The Environment Agency has issued eight flood warnings for south west England after some areas saw up to 50mm of rain (two inches) on Tuesday night and the next morning, and said there had been some localised surface water flooding in Devon and Cornwall.
There are also 21 flood alerts in the south west and two in the south east of England in the face of the downpours. The Environment Agency also warned that further heavy rain forecast for the end of the week could lead to localised flooding in the north west, the Midlands and Wales.
The agency has previously warned that the drought gripping swathes of England could increase the risk of flash flooding as rain is less easily absorbed by dry, compacted soils, instead running off and causing localised floods.
And while the rain may be welcome for gardeners and farmers in drought-affected areas, the downpours are not enough to alleviate the drought that stems from two unusually dry winters in a row.
Forecasters at Meteogroup said the weather looked set to remain unsettled for at least the next week, with heavy showers and some more persistent rain.

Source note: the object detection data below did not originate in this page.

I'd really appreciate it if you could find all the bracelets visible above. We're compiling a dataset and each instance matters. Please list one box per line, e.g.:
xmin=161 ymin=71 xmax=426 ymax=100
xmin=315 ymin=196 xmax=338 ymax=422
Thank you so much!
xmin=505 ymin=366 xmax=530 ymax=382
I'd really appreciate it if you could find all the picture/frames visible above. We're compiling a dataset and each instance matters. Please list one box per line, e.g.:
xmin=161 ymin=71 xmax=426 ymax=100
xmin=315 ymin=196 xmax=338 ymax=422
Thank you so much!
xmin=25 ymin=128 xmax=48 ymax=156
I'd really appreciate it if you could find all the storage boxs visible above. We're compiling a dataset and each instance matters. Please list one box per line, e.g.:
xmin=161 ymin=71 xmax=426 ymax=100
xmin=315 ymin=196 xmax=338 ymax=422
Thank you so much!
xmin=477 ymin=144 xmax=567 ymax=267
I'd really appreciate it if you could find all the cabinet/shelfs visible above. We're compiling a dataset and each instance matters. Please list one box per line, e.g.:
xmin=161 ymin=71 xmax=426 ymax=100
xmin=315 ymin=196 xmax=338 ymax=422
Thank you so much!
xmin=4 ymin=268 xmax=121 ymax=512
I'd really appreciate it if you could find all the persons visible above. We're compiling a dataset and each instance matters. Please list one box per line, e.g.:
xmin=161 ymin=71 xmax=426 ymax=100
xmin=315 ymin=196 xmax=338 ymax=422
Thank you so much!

An Environment Agency spokesman said: "Parts of the South West have seen up to 50mm of rain, and there has been some localised surface water flooding in Devon and Cornwall.
"On Thursday further heavy showers could bring the risk of further localised flooding in Wales, the Midlands and the North West. We are keeping the situation under constant review and will issue additional flood warnings if necessary."
Meanwhile, strong winds have brought down scaffolding and seriously damaged at least four cars.
Police said no-one was injured when the structure fell at the Royal Beach Hotel on Southsea seafront in Portsmouth. Structural engineers are now checking the site, which had the scaffolding up to the fifth floor so the hotel could be painted.